The January 6 attack on the U.S. Capitol to disrupt the certification of the 2020 presidential election led to the first application of the “disqualification from public office” provision of the U.S. Constitution in more than a century. Earlier this year, in a case brought by Citizens for Responsibility and Ethics in Washington and others, a New Mexico court disqualified a county official from holding office based on his role in trespassing at the Capitol, and for participating in the “surrounding planning, mobilization, and incitement” which caused the insurrection. (The case is on appeal.) The disqualification clause contained in Section 3 of the 14th Amendment provides that public office holders who have taken an oath to support the U.S. Constitution and then engage in insurrection or rebellion against the United States, or who give aid or comfort to enemies of the United States, are barred from serving ever again in public office.

In this essay and an accompanying report, we build on the established collective understanding to analyze contemporary enforcement of the disqualification clause. Our analysis describes how the disqualification clause can currently be enforced.

The limited prior enforcement of the disqualification clause has led some to conclude that modern federal enforcement legislation is necessary to apply Section 3 against individuals involved in the January 6 attack on the Capitol. However, a combination of state, federal, and administrative mechanisms already provide a limited legal framework to enforce this provision, as a law review article completed shortly before the events of January 6, 2021 illustrates. This structure consists of processes to prevent a declared candidate for elected office from being placed on the ballot, prevent a disqualified candidate-elect from taking the oath of office, or remove a disqualified official from office (see p. 184 of the law review article).

States have their own processes that allow certain individuals to petition the state’s designated certifying body to find that a candidate is not qualified to hold office. Those processes vary by state, but they could be used to enforce the 14th Amendment disqualification of individuals who are running to hold elected state office; to serve as a presidential elector; to serve as the president or vice president; or to serve as a member of Congress.

While Congress has the exclusive constitutional authority to judge the qualifications of its members (which includes the power to refuse to seat members-elect), states have long used their own power over elections to prevent candidates from appearing on ballots if they are constitutionally ineligible to hold the office they seek (See, for example, Cawthorn v. Amalfi 35 F.4th 245 (4th Cir. 2022) (Wynn, J., concurring in the judgment)).

The so-called writ of quo warranto allows federal or state courts to hear challenges to a person’s right to hold public office and remove an unqualified individual from office. At the federal level, Congress codified quo warranto in the District of Columbia Code.

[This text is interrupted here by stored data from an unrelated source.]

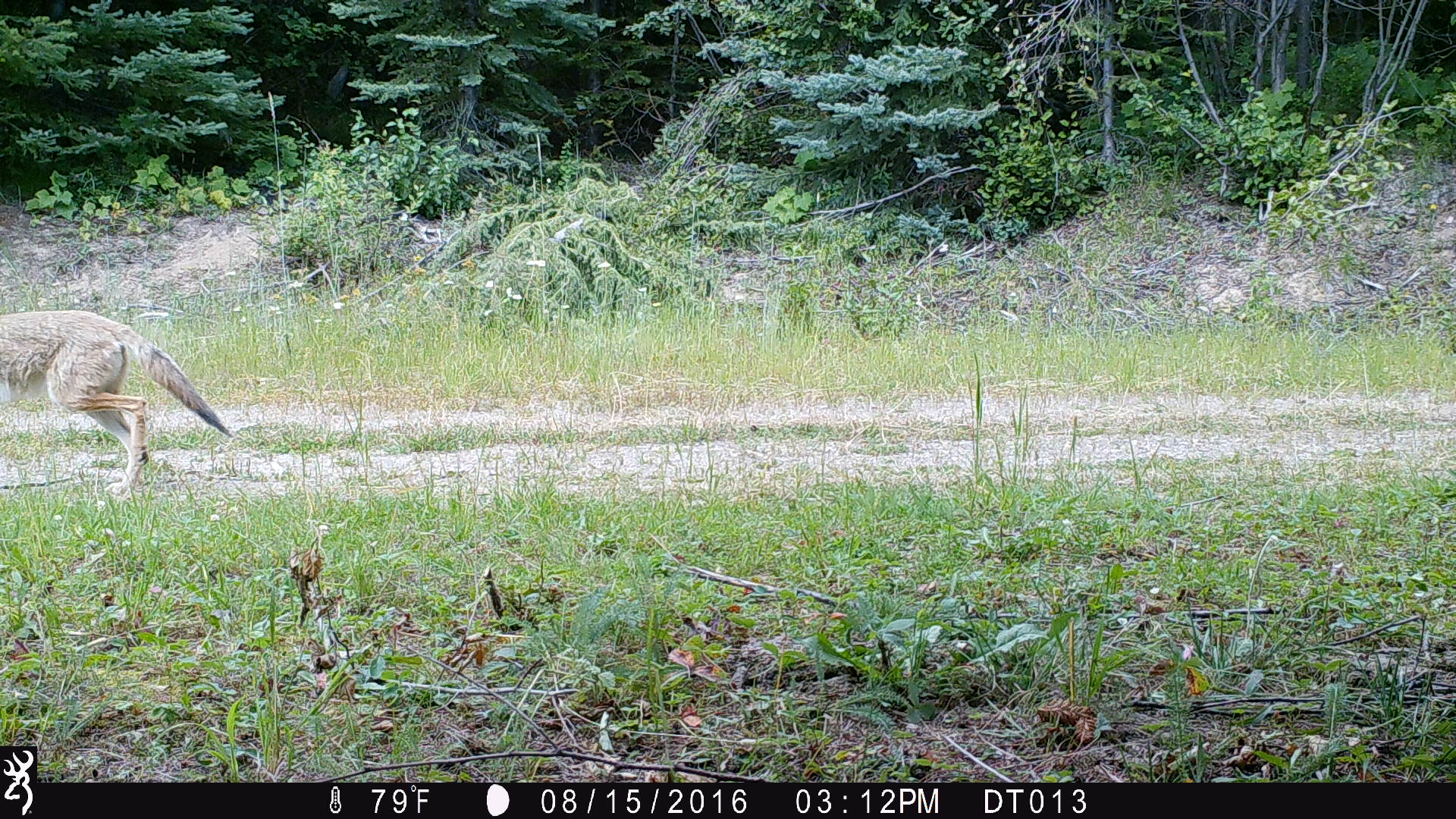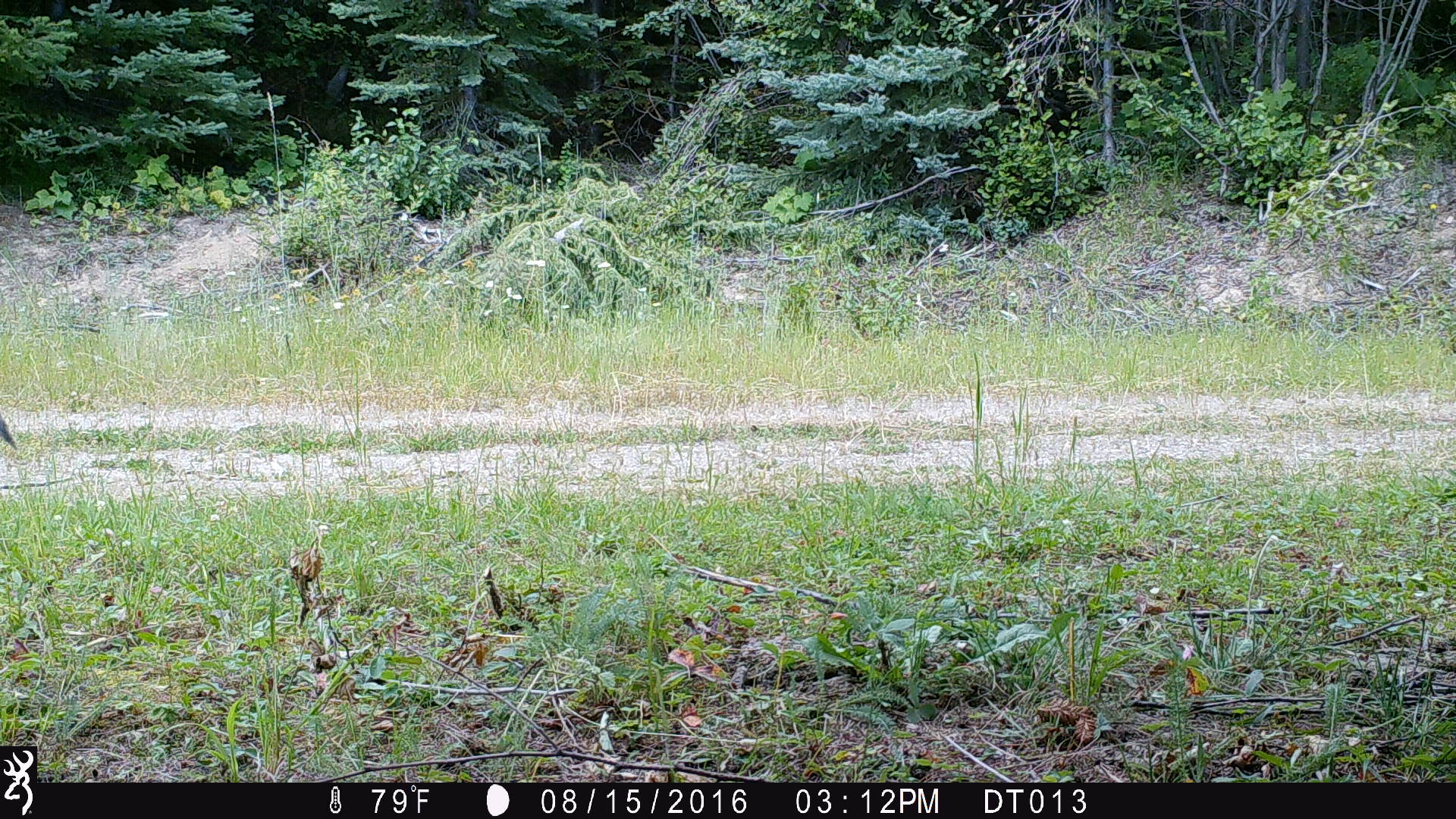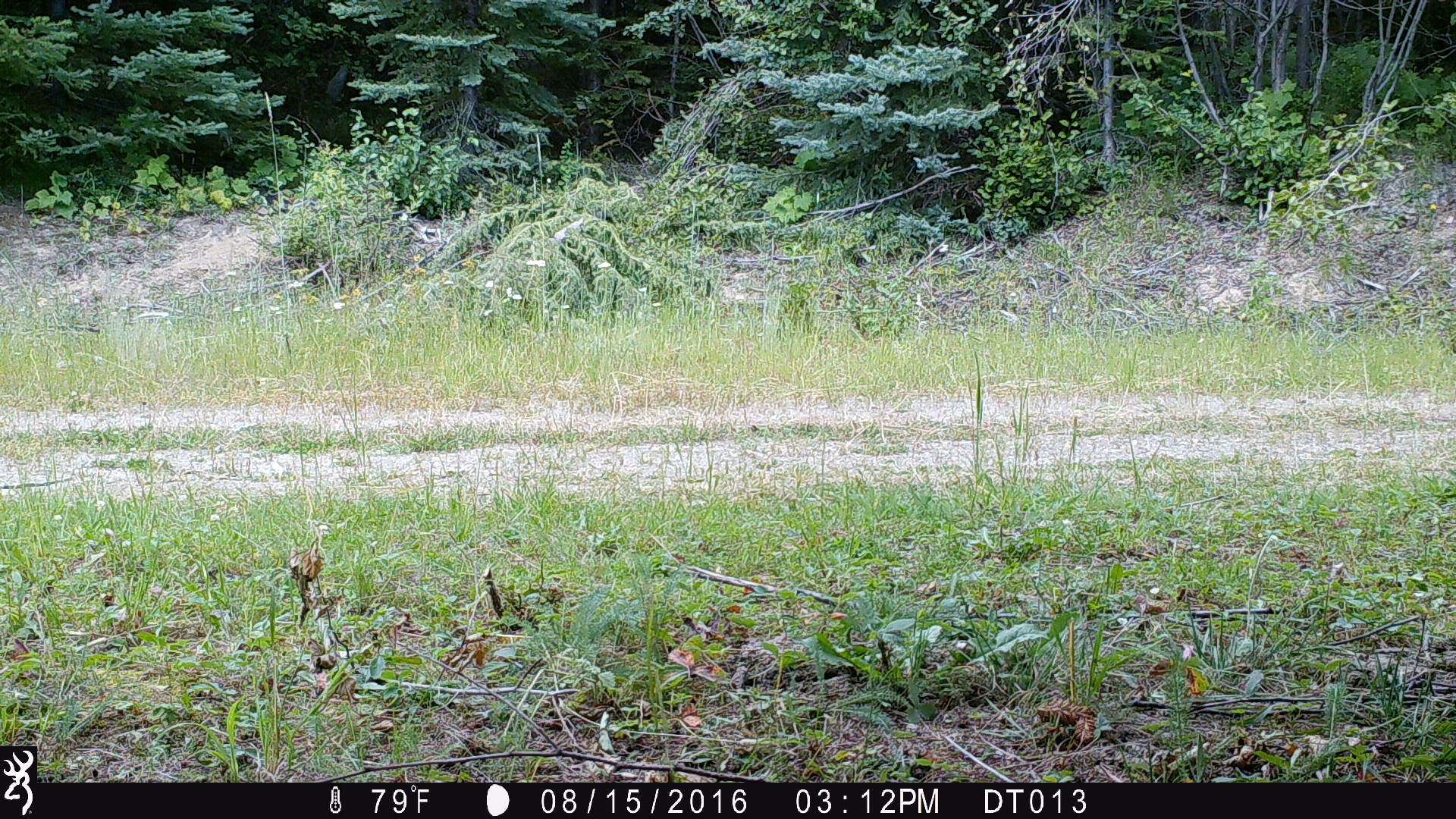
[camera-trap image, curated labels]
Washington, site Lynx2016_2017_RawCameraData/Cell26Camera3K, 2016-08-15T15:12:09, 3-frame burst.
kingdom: Animalia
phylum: Chordata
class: Mammalia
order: Carnivora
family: Canidae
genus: Canis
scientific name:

Under the quo warranto law, the federal district court in Washington may issue a writ of quo warranto against anyone in the District who unlawfully holds “a public office of the United States.”

Like the federal government, some states have codified processes for individuals to petition courts for a writ of quo warranto (for instance, see Florida’s statute). The utilization of such a statute was, for example, how the state official was removed in New Mexico. However, even in states where the process has not been codified, it may still be possible to petition a court to remove a disqualified office holder under the common law writ of quo warranto. These processes can be used to remove disqualified elected state or local office holders and appointed state or local office holders.

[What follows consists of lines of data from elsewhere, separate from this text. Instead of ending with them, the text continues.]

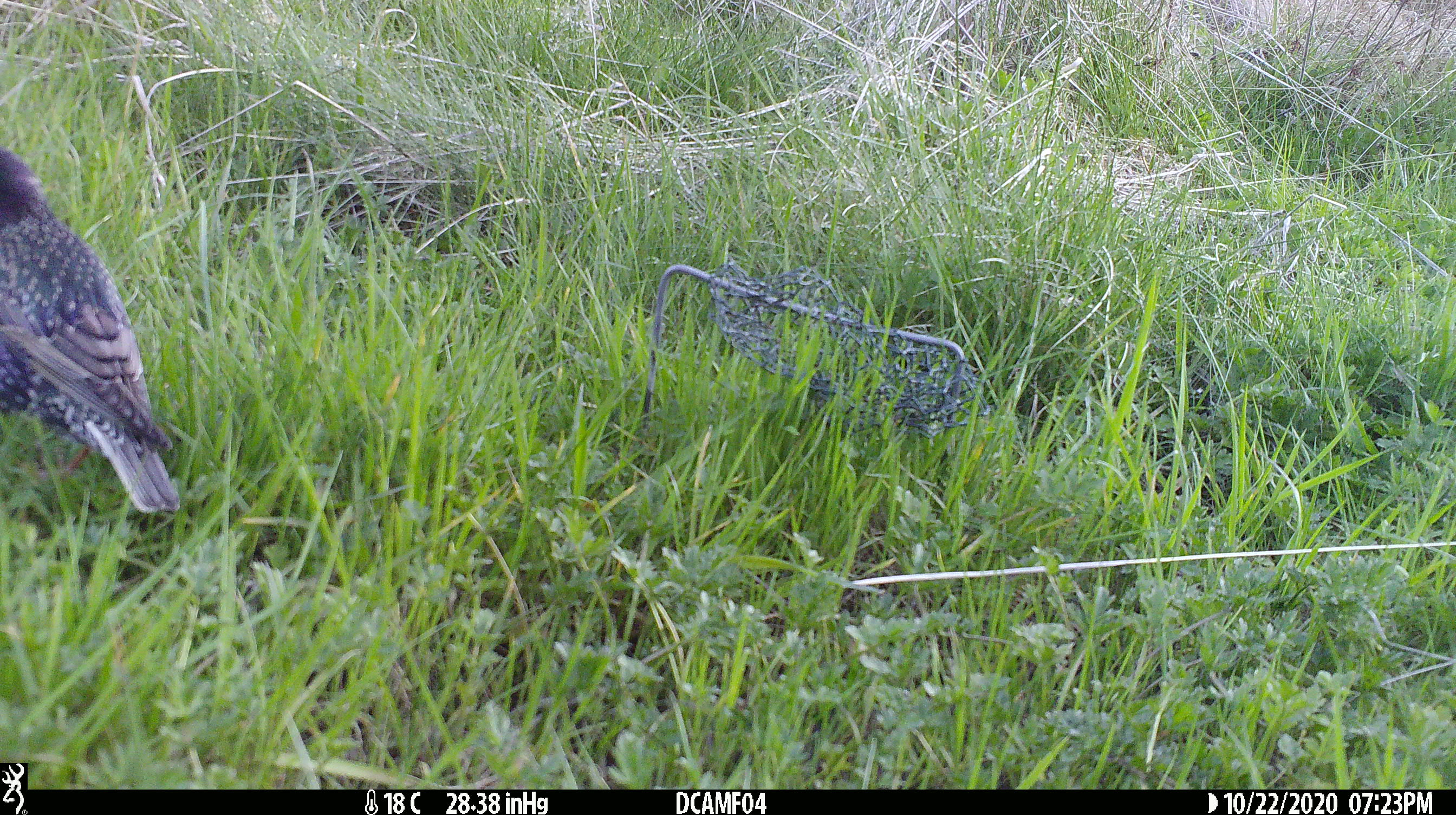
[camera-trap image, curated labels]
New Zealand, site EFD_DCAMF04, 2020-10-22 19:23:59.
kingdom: Animalia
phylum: Chordata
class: Aves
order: Passeriformes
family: Sturnidae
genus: Sturnus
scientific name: Sturnus vulgaris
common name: european starling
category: starling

Thus, as the accompanying report describes, there is already legal infrastructure in place to enforce Section 3 against many federal, state, and local officials. Congressional action is not necessary for enforcement actions utilizing these processes.

That said, certain statements in the final report by the U.S. House Select Committee to Investigate the January 6th Attack on the United States Capitol would bolster any future enforcement action. Specifically, the Select Committee could and should make factual and legal findings that it has uncovered disqualifying conduct, and that Section 3 can and should be enforced through existing processes. We provide greater detail on those factual and legal findings in the report.

The Select Committee has, of course, already revealed compelling new evidence showing the involvement of the former president, several members of Congress, and scores of other individuals — who are covered by Section 3 of the 14th Amendment — in a coordinated effort to overturn the election. Some of this evidence points to planning an act of insurrection against the U.S. government, which would squarely trigger disqualification under Section 3. That evidence should now be gathered together with any other relevant proof in the Committee’s files and be presented in the form of a Watergate-style roadmap. That should be complemented by legal findings.

In sum, though there is no statute explicitly designed to enforce Section 3, there are multiple legal processes currently available to enforce the disqualification clause of the 14th Amendment. While these processes are viable without additional congressional action, a clear statement of the applicable law by the Committee could help settle open questions and provide guidance to the various decision-makers who would be involved in exercising or applying those existing legal processes at the local, state, or federal level.